Sin embargo, su principal actividad la realizó en el periodismo. Colaboró en Lyceum, Gaceta del Caribe, Carteles, Mediodía, Nuestro Tiempo, El Mundo y Ellas, donde a partir de junio de 1937 redactó la sección sobre arte y decoración inaugurada por esa revista. Pero donde escribió con más regularidad fue en la revista Bohemia. Entre 1946 y 1959 redactó allí la columna El menú de la semana, que aparecía firmada con el seudónimo de Adriana Loredo, que ya había empleado antes en Ellas. Parte de esos textos los recopiló en un volumen titulado Arroz con mango (1952), y 56 de ellos son los que ahora vuelven a ver la luz en Páginas bien condimentadas.
El fallecido investigador Salvador Arias es el único que se ha acercado a su obra y le ha hecho justicia. En su libro El reto perenne (2008), se puede leer su trabajo “Rosa Hilda Zell: ¿literatura vs. cocina?”. Allí recuerda que en sus años de infancia y adolescencia leía las columnas de El menú de la semana, que sus padres recortaban y las guardaban para consultas futuras y renovar el placer de su lectura. Dedica espacio a su producción cuentística, y la define como autora de textos recios y sugerentes. Y concluye que por los valores que alcanzó en la narrativa, Zell “es una escritora cuya difusión y reconocimiento merecen mantenerse vivos”.

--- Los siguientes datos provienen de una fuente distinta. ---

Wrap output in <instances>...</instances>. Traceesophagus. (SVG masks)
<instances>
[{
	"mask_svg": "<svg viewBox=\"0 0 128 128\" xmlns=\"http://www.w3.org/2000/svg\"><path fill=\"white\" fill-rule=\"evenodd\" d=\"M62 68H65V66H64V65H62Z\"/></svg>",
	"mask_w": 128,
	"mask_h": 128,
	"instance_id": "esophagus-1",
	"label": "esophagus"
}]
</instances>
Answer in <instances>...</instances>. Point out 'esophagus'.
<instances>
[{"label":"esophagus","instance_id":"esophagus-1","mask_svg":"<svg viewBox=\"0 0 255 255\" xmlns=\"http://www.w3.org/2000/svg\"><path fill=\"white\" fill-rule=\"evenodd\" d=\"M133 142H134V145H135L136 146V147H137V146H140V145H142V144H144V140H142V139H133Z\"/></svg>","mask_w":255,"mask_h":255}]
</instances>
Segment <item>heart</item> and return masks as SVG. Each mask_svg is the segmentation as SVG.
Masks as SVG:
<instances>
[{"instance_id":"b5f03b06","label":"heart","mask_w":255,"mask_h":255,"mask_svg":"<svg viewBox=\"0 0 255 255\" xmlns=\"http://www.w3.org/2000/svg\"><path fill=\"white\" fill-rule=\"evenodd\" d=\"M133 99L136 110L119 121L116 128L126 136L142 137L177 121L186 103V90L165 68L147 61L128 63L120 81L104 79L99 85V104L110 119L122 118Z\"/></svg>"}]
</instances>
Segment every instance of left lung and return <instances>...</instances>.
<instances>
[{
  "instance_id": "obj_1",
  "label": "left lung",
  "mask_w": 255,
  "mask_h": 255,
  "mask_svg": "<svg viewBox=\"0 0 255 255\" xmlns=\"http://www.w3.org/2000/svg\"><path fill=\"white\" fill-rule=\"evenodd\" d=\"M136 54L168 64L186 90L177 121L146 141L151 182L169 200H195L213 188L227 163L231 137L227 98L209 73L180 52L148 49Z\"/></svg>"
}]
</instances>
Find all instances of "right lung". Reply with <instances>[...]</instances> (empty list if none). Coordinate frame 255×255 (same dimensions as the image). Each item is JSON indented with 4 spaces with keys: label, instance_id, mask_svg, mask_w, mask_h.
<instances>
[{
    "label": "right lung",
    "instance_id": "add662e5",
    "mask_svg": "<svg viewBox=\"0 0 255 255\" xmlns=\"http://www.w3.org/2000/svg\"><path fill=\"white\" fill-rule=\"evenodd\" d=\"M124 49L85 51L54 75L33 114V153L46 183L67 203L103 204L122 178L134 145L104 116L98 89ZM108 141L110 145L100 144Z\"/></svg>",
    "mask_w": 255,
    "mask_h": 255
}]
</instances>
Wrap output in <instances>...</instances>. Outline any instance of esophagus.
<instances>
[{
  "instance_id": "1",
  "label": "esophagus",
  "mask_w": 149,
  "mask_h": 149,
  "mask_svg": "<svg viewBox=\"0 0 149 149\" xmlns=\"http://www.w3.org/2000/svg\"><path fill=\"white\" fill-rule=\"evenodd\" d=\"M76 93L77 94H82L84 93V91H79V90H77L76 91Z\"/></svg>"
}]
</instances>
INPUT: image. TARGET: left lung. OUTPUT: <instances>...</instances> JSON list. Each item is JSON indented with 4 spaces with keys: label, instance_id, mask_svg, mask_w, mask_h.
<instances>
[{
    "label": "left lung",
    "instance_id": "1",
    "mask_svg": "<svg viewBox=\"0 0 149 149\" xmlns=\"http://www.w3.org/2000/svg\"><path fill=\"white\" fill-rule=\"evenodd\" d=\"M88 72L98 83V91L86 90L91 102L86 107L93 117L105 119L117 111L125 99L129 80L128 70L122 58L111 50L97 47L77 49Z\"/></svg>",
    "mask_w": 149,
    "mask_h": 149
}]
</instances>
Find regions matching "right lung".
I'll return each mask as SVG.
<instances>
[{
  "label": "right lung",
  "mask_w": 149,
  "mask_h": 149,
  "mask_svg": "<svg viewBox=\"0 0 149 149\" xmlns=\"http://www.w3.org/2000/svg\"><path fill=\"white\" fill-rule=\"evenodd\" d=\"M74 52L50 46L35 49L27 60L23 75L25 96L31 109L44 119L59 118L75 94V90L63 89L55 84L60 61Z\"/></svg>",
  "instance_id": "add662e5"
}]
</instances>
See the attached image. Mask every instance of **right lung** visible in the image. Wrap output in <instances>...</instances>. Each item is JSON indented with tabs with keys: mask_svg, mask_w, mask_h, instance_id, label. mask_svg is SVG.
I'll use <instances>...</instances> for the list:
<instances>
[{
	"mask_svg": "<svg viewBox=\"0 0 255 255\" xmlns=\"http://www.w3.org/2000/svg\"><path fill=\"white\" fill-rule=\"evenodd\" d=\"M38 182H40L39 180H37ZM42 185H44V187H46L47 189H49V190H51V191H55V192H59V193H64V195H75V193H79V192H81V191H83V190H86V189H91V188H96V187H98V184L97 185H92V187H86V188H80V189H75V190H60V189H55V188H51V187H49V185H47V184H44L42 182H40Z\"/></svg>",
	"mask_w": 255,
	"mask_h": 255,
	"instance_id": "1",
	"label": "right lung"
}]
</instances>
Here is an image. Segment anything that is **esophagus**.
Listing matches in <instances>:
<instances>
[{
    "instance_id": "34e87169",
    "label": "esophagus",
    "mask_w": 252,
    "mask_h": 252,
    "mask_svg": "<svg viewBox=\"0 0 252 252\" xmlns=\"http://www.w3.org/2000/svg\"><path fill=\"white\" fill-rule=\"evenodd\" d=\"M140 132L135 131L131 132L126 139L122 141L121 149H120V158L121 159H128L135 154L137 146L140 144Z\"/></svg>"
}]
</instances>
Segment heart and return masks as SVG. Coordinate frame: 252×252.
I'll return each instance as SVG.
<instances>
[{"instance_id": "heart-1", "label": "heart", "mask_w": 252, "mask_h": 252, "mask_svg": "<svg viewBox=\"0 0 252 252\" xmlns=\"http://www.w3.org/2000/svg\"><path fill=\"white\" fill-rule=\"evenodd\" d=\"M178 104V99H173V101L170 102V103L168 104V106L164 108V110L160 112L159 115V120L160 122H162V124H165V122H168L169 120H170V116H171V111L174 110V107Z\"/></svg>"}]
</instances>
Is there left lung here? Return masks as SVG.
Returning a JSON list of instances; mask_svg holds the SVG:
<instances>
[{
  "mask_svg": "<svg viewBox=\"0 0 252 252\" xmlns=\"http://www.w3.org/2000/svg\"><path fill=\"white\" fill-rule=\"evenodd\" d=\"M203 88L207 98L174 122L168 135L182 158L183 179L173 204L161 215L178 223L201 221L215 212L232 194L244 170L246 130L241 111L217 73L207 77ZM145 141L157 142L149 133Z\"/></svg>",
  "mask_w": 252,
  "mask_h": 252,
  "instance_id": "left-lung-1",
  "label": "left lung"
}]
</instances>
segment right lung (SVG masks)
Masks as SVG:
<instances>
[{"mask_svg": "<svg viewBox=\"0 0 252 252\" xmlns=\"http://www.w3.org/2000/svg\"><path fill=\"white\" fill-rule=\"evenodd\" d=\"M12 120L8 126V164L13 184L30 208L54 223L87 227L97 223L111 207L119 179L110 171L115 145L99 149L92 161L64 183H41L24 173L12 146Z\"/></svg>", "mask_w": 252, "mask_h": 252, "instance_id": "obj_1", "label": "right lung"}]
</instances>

Como anota Borroto Trujillo, El menú de la semana cumplía ante todo lo que su título anunciaba. Incluía “recetas, muchas y variadas recetas, exóticas algunas, otras muy sencillas y hogareñas”, y todas debidamente explicadas. A través de su alter ego Adriana Loredo, Zell detallaba los ingredientes, agregaba algunos consejos y revelaba secretos y trucos que a la hora de cocinar resultan siempre muy útiles. Pero como la propia autora admitía, esas recetas iban insertadas o bien acompañadas con unas crónicas “retorcidas y disparatadas como pueden serlo las láminas de las letras”. Las concebía, cito de nuevo a la compiladora, como atalaya desde la cual conversaba con sus lectores (en su mayoría mujeres, como es natural) no solamente de cocina. Eso era posible porque, además de cocinar bien. Zell era una mujer con cultura y una admirable periodista.
Dije antes que Zell se formó de manera autodidacta. Conviene decir, un obstante, que aunque a cocinar se aprende en la casa, a la práctica hogareña ella sumó el haber estudiado, a los quince o dieciséis años, Economía Doméstica en Estados Unidos. Con ese aval, pudo ejercer como profesora de Artes Decorativas en el Women’s Club of Havana. Su estancia en Estados Unidos le dio además una comprensión de la vida moderna. Eso se refleja, por ejemplo, en la preocupación que demuestra en sus crónicas por instruir a las cubanas en los adelantos introducidos en la industria de electrodomésticos. Era consciente de que los equipos con que las madres y abuelas hacían maravillas (el fogón de carbón, las cazuelas de barro, los jarros esmaltados, el horno construido en el mismo fogón, la nevera de hielo) iban desapareciendo.
Una campaña de bien público
Pero al mismo tiempo, alerta de que a lo viejo que agonizaba lentamente, lo nuevo lo sustituía de manera imperfecta. Al referirse a las cocinas eléctricas, comenta: “¿Cómo podrá cocinarse con electricidad en un país donde esta es inicuamente cara y donde el mal servicio de una compañía monopolista expone al ama de casa a ‘apagones’ frecuentes de duración indefinida, que si se producen cuando hay un cake en el horno lo echarán a perder irremisiblemente”.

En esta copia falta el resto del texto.